UKKW news: Debate – population screening for CKD in those aged over 50 years
The motion “This house believes in population screening for chronic kidney disease (CKD) in people aged over 50 years” generated lively debate at UK Kidney Week 2026 in Harrogate. A poll held before the discussion indicated strong support for the motion, with 79% of the 67 votes cast being in favour.
For the motion
Speaking in favour, Asheesh Sharma (Consultant Nephrologist, Royal Liverpool University Hospital) began by providing some historical context on screening policy. In 2011, the UK National Screening Committee rejected the introduction of population screening for CKD on the grounds that treatment options were limited to delay or prevent disease progression once early CKD was detected. At around this time, a Canadian analysis estimated the cost per quality adjusted life year (QALY) gained by screening was $C20,000 (about £11,900) for people with type 2 diabetes. In the population without diabetes, this leapt to $C500,000 (£297,000).
He argued that the landscape has now changed significantly and that the prevailing “nihilism” towards early detection must be challenged. Against a backdrop in which non-communicable diseases account for 74% of global deaths, and mortality from stroke and ischaemic heart disease are falling, CKD stands out as a condition with rising mortality. Existing NHS Health Checks, offered every 5 years from the age of 40 years, have helped to reduce rates of cardiovascular disease but are unable to detect CKD as eGFR and uACR testing are not included.
He also highlighted recent modelling from the US suggesting that, with the availability of new treatments, screening individuals aged 50–75 years every 5 years has become more cost-effective. When followed by the initiation of RAASi/SGLT2i treatment where appropriate, the cost of screening is reduced to US $120,000 (£90,000) per QALY. This, he suggested, represents a step-change compared with earlier analyses and supports reconsideration of population-based screening.
Against the motion
Speaking against, Kristin Veighey (GP with Renal Interest, University of Southampton) reminded the audience that screening must offer more benefit than harm, particularly when targeting apparently healthy people.

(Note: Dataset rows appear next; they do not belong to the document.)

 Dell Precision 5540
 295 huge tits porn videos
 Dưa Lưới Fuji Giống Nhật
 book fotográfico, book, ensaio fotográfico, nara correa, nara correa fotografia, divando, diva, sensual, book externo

She listed a number of potential risks of screening: false positives or false negatives; over-diagnosis of conditions that may not cause harm during an individual’s lifetime; over-treatment, particularly in the elderly; exacerbation of health inequalities; and increased anxiety for individuals receiving a CKD diagnosis.
She also pointed to the risk of lead-time bias in screening programmes results. Longer time spent living with the condition does not necessarily mean increased life expectancy – only that diagnosis was made earlier in the lifespan.
Practical challenges also remain, such as how individuals with incomplete test findings should be managed (e.g. patients with declining eGFR but no uACR test result, or those with reduced eGFR on first testing who do not return for a second test). Early-stage CKD (eGFR 60–90 mL/min/1.73 m2) also raises questions about plans for follow-up.
She commented that although eGFR and uACR tests are reliable for ruling out CKD if the results are normal, their value in making diagnoses is more variable. Their positive predictive value can be just 50%–70% in populations without diabetes. These tests are most accurate in those with pre-existing risk factors, such as hypertension or diabetes – groups that are already subject to screening for CKD.
Questions from the floor
The debate stimulated thoughtful contributions from the delegates. Professor Jim Burton asked whether expanding screening was prudent given that many patients with diagnosed CKD are not receiving guideline-directed therapy. He suggested that this gap should be addressed before using resources to identify more people who may also not receive optimised therapy. The speakers agreed that these aims should be tackled in parallel.
Outcome
Following the debate, support for the motion had shifted considerably compared with the earlier poll. The post-debate vote recorded 60 votes for and 53 against, meaning that the motion was carried with 53% in favour.